_TEXTE À LIRE_

- - - -

Il va bientôt avoir cent ans. Noël se remémore sa rencontre avec Marcel Proust. L'écrivain avait dans la trentaine, Noël, presque 20 ans. Jeune employé dans une entreprise de détectives privés, il mènera, à temps perdu (mots choisis) des enquêtes sur des personnages connus par Monsieur Proust. Mais pourquoi, me demanderez-vous? C'est que le Noël en question est devenu ami avec l'écrivain. Ce dernier l'a pris en amitié et malgré leur différence d'âge, mais aussi, et surtout, malgré leur différence de milieu, chacun intriguera l'autre.

Ce récit est on ne peut plus sympathique, charmant, et passionnant. Oui, il est question de la personnalité jugée "originale" de Monsieur Proust. Oui, son jeune ami sera au fait des préférences de son ami et non, il ne se passera rien, sans pour autant qu'il n'en soit pas question. Ce livre stupéfiant de récits stupéfiants est un réquisitoire pour l'ouverture d'esprit. À travers les petites enquêtes plus ou moins policières, on découvrira surtout l'amour d'un auteur pour un autre auteur, et juste pour ça, le livre vaut la peine d'être lu.

- - - -

_TRAVAIL DEMANDÉ_
Dans le texte sur Noël et Marcel Proust, quel emploi occupe le jeune Noël ?

_DONNÉES RECUEILLIES_

- - - -

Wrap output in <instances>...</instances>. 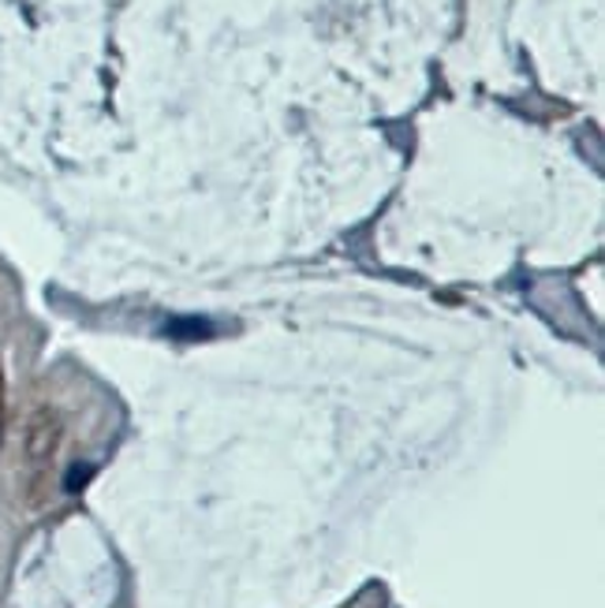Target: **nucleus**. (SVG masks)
<instances>
[{"instance_id":"f03ea898","label":"nucleus","mask_w":605,"mask_h":608,"mask_svg":"<svg viewBox=\"0 0 605 608\" xmlns=\"http://www.w3.org/2000/svg\"><path fill=\"white\" fill-rule=\"evenodd\" d=\"M4 429H8V377L4 362H0V445H4Z\"/></svg>"},{"instance_id":"7ed1b4c3","label":"nucleus","mask_w":605,"mask_h":608,"mask_svg":"<svg viewBox=\"0 0 605 608\" xmlns=\"http://www.w3.org/2000/svg\"><path fill=\"white\" fill-rule=\"evenodd\" d=\"M86 478H91V467H83V470L75 467L72 474H67V489H83V486H86Z\"/></svg>"},{"instance_id":"f257e3e1","label":"nucleus","mask_w":605,"mask_h":608,"mask_svg":"<svg viewBox=\"0 0 605 608\" xmlns=\"http://www.w3.org/2000/svg\"><path fill=\"white\" fill-rule=\"evenodd\" d=\"M61 437H64V415L56 410L53 404H42L26 418V434H23V459L34 474L56 459V448H61Z\"/></svg>"}]
</instances>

- - - -

_RÉSULTAT DE L'EXERCICE_
Il est jeune employé dans une entreprise de détectives privés.